**GOAL**
Rewrite all the items below with "blue jacket" swapped for "navy coat" and nothing else changed. Leave the pictures out of your answer.

**RECORDS TO USE**

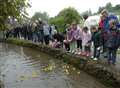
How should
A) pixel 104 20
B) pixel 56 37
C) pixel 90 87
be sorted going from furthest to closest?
pixel 56 37 → pixel 104 20 → pixel 90 87

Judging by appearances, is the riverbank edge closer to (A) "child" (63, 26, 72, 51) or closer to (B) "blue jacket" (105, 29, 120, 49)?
(A) "child" (63, 26, 72, 51)

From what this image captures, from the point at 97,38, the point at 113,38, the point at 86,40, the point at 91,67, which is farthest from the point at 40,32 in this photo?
the point at 91,67

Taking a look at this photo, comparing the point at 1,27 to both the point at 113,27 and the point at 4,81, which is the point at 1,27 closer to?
the point at 4,81

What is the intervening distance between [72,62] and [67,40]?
10.4ft

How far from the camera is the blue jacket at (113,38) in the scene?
46.7 ft

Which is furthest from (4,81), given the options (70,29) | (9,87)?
(70,29)

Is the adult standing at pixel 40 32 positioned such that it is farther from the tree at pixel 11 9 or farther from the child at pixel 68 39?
the tree at pixel 11 9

**FINISHED TASK**
How should
A) pixel 104 20
B) pixel 56 37
C) pixel 90 87
be sorted going from furthest to closest?
pixel 56 37 → pixel 104 20 → pixel 90 87

Judging by appearances, is the riverbank edge closer to (A) "child" (63, 26, 72, 51) or closer to (B) "navy coat" (105, 29, 120, 49)?
(A) "child" (63, 26, 72, 51)

From what this image captures, from the point at 97,38, the point at 113,38, the point at 86,40, the point at 91,67, which is farthest from the point at 40,32 in this photo?
the point at 91,67

Taking a look at this photo, comparing the point at 1,27 to both the point at 113,27 and the point at 4,81, which is the point at 1,27 closer to?
the point at 4,81

What is the intervening distance between [72,62] and [67,40]?
10.4ft

How far from the camera is the navy coat at (113,38) in the scene?
46.7 ft

Which is furthest from (4,81), given the options (70,29) | (9,87)?
(70,29)

Is the adult standing at pixel 40 32 positioned such that it is farther from the tree at pixel 11 9 or farther from the child at pixel 68 39?
the tree at pixel 11 9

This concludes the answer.